The most important sexual health clinic providing services to men who have sex with men (MSM) in London saw a drop in gonorrhea diagnoses of 24 percent in 2016 compared with the prior year, aidsmap reports. This occurred as use of Truvada (tenofovir disoproxil fumarate/emtricitabine) as pre-exposure prophylaxis (PrEP) rose dramatically among the clinic’s clients and HIV diagnoses dropped considerably.
Additionally, the 56 Dean Street clinic, located in the heart of London’s gay mecca, the Soho neighborhood, has recently instituted a series of new procedures and policies to facilitate sexually transmitted infection (STI) and HIV testing among local MSM. For example, the clinic offers quick and easy self-testing for STIs in which individuals can walk into the clinic, enter information into a computer via a touchscreen and immediately proceed to a lavatory to conduct their own swabs for testing. The testing is conducted on site, and results are available via text message within 90 minutes.

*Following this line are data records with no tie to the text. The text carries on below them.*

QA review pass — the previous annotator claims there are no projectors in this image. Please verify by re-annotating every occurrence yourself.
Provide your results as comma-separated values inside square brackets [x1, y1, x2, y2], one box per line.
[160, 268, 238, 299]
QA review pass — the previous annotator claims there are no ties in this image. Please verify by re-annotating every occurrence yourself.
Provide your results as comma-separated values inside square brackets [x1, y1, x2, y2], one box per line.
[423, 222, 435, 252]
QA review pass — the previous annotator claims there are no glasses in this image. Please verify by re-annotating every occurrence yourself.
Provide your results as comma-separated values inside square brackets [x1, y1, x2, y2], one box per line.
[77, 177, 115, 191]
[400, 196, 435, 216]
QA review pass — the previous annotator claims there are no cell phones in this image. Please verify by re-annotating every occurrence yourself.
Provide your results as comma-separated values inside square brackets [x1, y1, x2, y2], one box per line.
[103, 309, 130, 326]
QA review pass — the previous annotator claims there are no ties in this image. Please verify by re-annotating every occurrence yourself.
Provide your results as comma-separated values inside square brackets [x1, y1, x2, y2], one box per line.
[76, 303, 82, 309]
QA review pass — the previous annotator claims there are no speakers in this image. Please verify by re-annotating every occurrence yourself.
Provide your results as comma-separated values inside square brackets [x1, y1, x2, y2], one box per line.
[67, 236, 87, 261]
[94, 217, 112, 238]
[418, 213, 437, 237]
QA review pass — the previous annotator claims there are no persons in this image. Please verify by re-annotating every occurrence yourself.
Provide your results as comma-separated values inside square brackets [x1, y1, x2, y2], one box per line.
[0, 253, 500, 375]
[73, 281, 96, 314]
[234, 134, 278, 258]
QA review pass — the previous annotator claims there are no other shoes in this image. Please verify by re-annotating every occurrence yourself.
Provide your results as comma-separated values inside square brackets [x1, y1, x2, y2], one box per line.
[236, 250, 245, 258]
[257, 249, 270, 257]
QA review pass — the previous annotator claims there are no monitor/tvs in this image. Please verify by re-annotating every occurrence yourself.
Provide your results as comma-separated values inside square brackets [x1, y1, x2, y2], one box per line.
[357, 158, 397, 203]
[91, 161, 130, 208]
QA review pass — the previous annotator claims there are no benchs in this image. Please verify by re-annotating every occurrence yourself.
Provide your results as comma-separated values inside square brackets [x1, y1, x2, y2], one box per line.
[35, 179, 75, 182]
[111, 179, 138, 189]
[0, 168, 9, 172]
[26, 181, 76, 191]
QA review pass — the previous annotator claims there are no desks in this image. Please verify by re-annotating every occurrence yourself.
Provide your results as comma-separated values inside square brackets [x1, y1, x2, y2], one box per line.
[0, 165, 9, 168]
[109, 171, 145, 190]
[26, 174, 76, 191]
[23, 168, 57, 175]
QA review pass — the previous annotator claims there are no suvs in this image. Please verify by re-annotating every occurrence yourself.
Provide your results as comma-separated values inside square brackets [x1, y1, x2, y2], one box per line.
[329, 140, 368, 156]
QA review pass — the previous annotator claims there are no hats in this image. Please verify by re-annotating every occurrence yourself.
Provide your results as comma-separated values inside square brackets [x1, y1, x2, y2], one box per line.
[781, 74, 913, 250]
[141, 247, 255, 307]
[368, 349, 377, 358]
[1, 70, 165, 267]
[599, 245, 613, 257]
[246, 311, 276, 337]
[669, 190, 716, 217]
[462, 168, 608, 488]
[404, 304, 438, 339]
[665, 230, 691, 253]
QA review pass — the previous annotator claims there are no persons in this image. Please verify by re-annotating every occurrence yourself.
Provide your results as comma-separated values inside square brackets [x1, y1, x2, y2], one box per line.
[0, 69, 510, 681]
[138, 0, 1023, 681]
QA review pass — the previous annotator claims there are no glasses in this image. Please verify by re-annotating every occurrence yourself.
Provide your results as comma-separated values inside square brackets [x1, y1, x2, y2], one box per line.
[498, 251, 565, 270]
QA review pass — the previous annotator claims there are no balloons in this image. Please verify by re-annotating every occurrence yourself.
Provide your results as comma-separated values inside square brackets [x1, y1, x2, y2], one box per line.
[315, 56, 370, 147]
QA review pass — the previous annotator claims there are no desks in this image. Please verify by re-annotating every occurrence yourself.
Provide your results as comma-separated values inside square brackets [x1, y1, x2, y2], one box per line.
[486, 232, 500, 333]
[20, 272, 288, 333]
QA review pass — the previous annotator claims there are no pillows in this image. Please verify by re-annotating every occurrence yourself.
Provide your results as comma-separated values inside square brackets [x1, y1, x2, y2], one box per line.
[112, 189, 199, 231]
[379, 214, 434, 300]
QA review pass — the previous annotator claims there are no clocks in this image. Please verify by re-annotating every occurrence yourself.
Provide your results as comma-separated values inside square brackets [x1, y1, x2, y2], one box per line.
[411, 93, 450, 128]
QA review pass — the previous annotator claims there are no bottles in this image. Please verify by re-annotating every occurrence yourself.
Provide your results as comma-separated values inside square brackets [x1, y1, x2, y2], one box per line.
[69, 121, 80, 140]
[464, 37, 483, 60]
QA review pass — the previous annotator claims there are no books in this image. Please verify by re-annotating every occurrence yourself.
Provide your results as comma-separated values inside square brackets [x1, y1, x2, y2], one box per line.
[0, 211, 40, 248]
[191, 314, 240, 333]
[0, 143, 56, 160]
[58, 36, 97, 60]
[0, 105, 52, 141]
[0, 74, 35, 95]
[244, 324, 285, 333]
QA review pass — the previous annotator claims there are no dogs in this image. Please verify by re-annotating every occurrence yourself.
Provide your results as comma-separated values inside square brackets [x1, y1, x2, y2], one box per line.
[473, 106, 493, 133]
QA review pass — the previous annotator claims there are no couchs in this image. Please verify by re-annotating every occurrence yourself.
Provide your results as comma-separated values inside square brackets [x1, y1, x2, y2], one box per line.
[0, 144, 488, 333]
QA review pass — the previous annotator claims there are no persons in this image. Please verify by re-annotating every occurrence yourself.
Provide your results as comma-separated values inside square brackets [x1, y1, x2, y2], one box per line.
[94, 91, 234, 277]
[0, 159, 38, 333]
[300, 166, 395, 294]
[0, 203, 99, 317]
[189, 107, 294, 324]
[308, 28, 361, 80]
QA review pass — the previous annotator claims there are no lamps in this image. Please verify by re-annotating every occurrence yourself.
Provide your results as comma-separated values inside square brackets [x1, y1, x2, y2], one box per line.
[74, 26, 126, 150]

A team is responsible for then ensuring that those who test positive for STIs return promptly for treatment.
As England awaits the official availability of PrEP through its National Health Service, which is slated for September, numerous MSM have purchased Truvada online through the website IWantPrEPNow.co.uk and are accessing the necessary monitoring, including STI and HIV testing, through Dean Street in particular.
In January, news broke that HIV diagnoses declined 42 percent at the clinic between 2015 and 2016. This impressive drop is likely driven in part by PrEP use and also by aggressive efforts on the part of the clinic to get more MSM living with HIV onto treatment and to reduce the time between diagnosis and treatment, thus harnessing the power of antiretrovirals (ARVs) to prevent transmission of the virus.
Sheena McCormack, MSc, FRCP, a professor of clinical epidemiology at University College London and the chief investigator of the British PROUD study of PrEP among MSM, presented the new STI diagnosis data at the 9th International AIDS Society Conference on HIV Science in Paris (IAS 2017).
In the third quarter of 2015, the Dean Street clinic diagnosed about 1,600 cases of gonorrhea, a figure that dropped to about 1,000 per quarter during 2016.
According to McCormack, the reason for the drop in gonorrhea diagnoses remains unclear. It is possible that increased rates of HIV and STI testing are helping to diagnose and treat gonorrhea and prevent its transmission among local sexual networks.
Meanwhile, the clinic has not seen a similar decline in chlamydia cases. McCormack theorized that this difference could be a function of the fact that chlamydia’s incubation period is longer than gonorrhea’s, so tests might be missing cases.